It's terrible. I mean it. It's HORRIBLE.
How bad is it? I rebuilt a Pentium 4 2.8Ghz Dell from 2003 the other day, and IT was faster and more capable.
This. 100%.
OP, get something a little higher on the CPU food chain.
what hyperbole, the e1-2500 is a faster system than a 2.8GHz single core pentium and uses close to an order of magnitude less power.
http://browser.primatelabs.com/geekbench3/compare/253483?baseline=83115
e1-2500 vs pentium 4 511
the performance will be fine for office tasks but just dont expect much multitasking.
except every time you go to www.google.com.
AES is extremely common, they wouldn't implemented AES based instructions in hardware on a consumer chip if it wasn't............. lets not make stuff up please............
I would definitely recommend going the pentium route. The low end AMD chips are absolute garbage in comparison. Set one up for a friend for a simple little file server, and just getting on windows 7 was brutal. Single threaded performance is where AMD fails horribly, and yet that is exactly the scenario your looking at: basic email, web surfing, etc. The Pentium should be snappy for those simple tasks with far superior ST performance.

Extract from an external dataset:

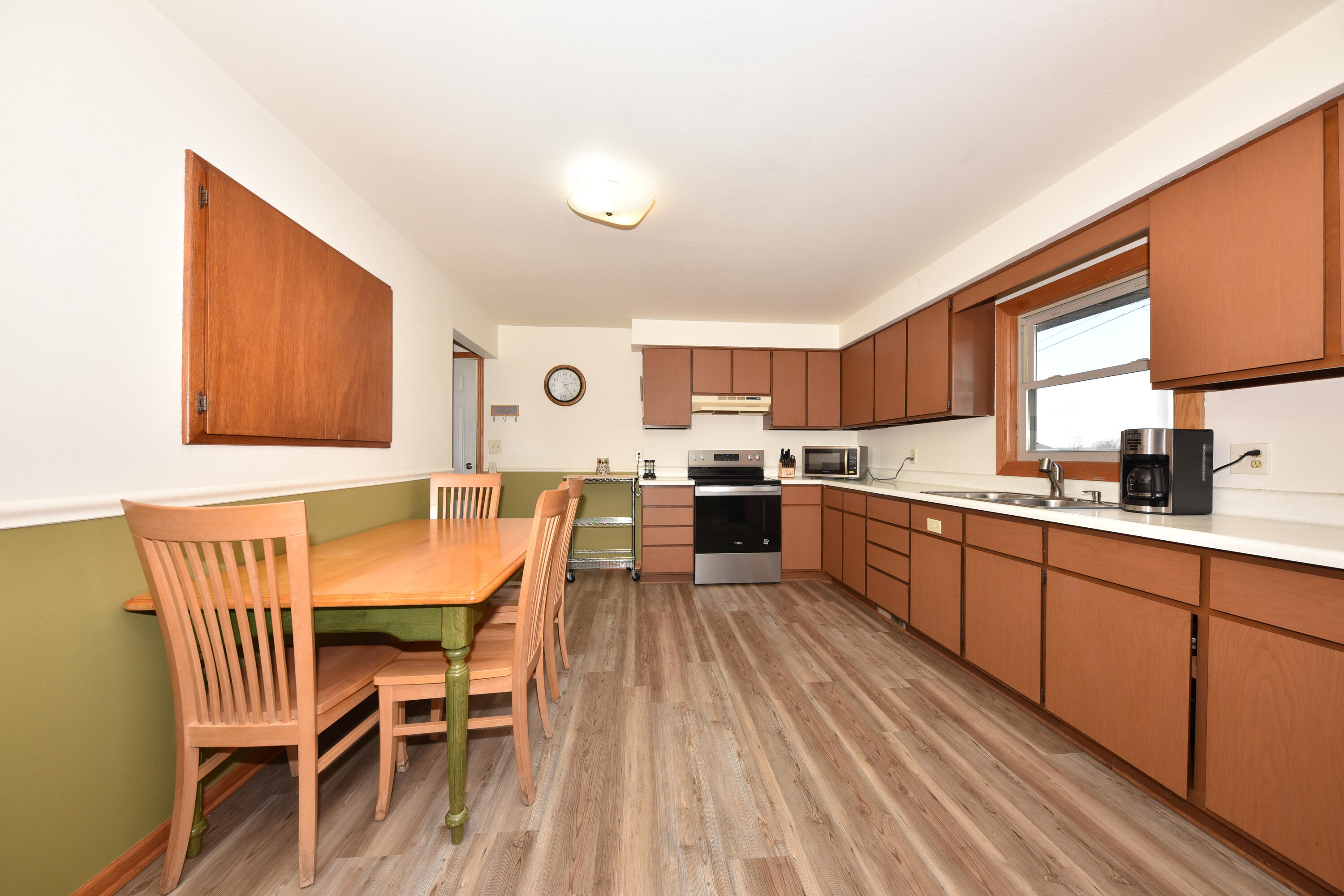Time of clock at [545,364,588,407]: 2:24
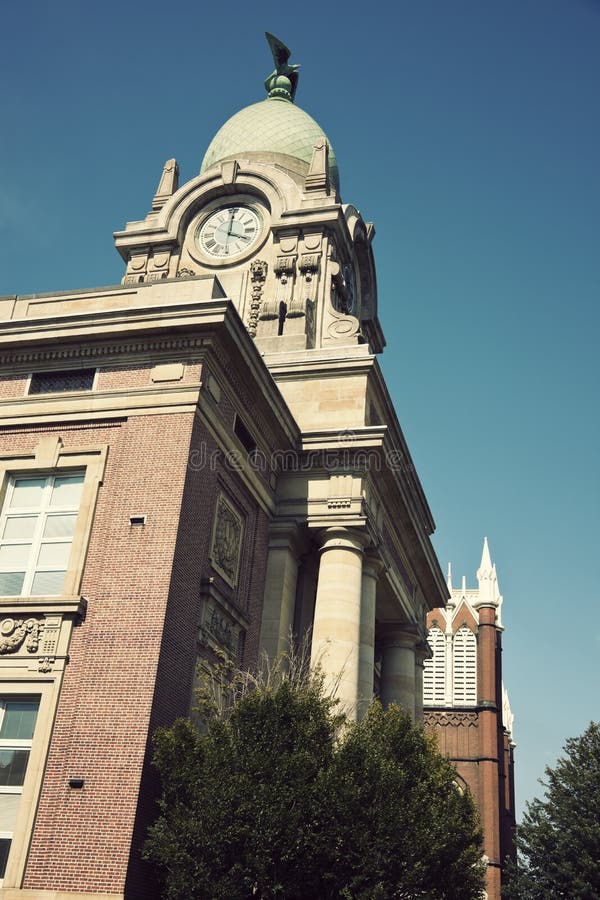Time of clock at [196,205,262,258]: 4:00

This is cheaper and MUCH faster :
http://www.dell.com/us/p/inspiron-one-20-2020-aio/pd?oc=ddcwtw302&model_id=inspiron-one-20-2020-aio
The gap is ludicrous.
I do sometimes wonder how CPUs mature. As we all know, Prescott was a big disappointment when it launched, as on the software of the day it was not really any faster than Northwood. But I wonder how they stack up on today's software? All these years later, it's a pretty safe bet that there's plenty of software which will use SSE3 if it's available. And multithreaded apps are much more prevalent, meaning that its improvements in multithreading would have more impact on today's apps. I find it interesting that what could seem like the wrong decisions at the time can prove useful years down the line... when software catches up.
Google is fast regardless of if you have AES on or not.
It's not old at all. It's a current model, not dissimilar from what's in the new game consoles. It's just made to compete in performance with the likes of Atoms.Thanks for all the replies! I had no idea the E1-2500 CPU was so old.